The item for working capital was carefully worked out by the commission's own engineers, there was no evidence to the contrary, and the reduction seems to have been equally capricious.
The curtailment of the estimated value of the buildings and plant equipment by the sum of $276.15 finds no explanation in the record, and probably was a sacrifice to the easy convenience of round numbers.
Operating Expenses. The commission's engineers reported and testified that the actual operating expenses for the year ending February 28, 1921, were $38,744.85, to which should be added the amount of a reasonable depreciation allowance, fixed by the commission itself at $7,252. We are unable to find any evidence in the record which impeaches the accuracy of the sum of these expenses, or which casts doubt upon their fairness as a measure of the necessary annual operating expenses. Yet the commission reduced the amount to $37,608, a difference of $1,136.85. The commission found, it is true, that the plant had been inefficiently operated. But we find no evidence to this effect in the record and none has been called to our attention. To the contrary, the commission's engineer who examined the property and accounts of the company testified that he considered the expenditures of the company were reasonable and that the plant was efficiently and economically managed.
Return. As bearing upon the amount of return to which the company is entitled, a summary of the foregoing may now be considered: Value of property for rate-making purposes, $154,655.93; annual amount of income based upon rates fixed by commission, $53,563; operating expenses, together with amount of annual depreciation allowed by commission, $45,996.85—leaving a balance as return to the company of $7,566.15, or less than 5 per cent. upon the value of the property. That this is so plainly inadequate as to result in depriving the company of its property without due process of law may not be doubted. See Bluefield Co. v. Pub. Serv. Comm., 262 U. S. 679, 692-695, 43 S. Ct. 675, 67 L. Ed. 1176, and cases cited; S. W. Tel. Co. v. Pub. Serv. Comm., 262 U. S. 276, 288, 43 S. Ct. 544, 67 L. Ed. 981, 31 A. L. R. 807.

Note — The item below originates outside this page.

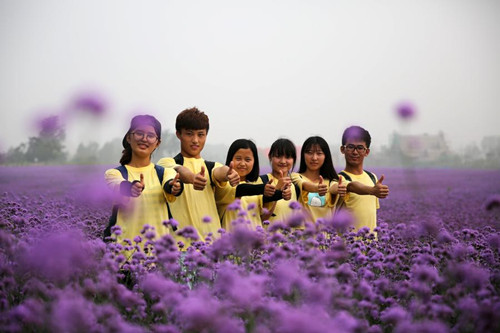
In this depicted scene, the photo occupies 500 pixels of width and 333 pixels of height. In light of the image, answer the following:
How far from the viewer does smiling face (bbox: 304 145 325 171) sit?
3598 mm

From the foregoing, it is evident that the state Supreme Court did not accord to the plaintiff in error that sort of judicial inquiry to which under the decisions of this court it was entitled. Bluefield Co. v. Pub. Serv. Comm., supra, page 689 (43 S. Ct. 675); Ohio Valley Co. v. Ben Avon Borough, 253 U. S. 287, 289, 40 S. Ct. 527, 64 L. Ed. 908.
Judgment reversed, and cause remanded for further action not inconsistent with this opinion.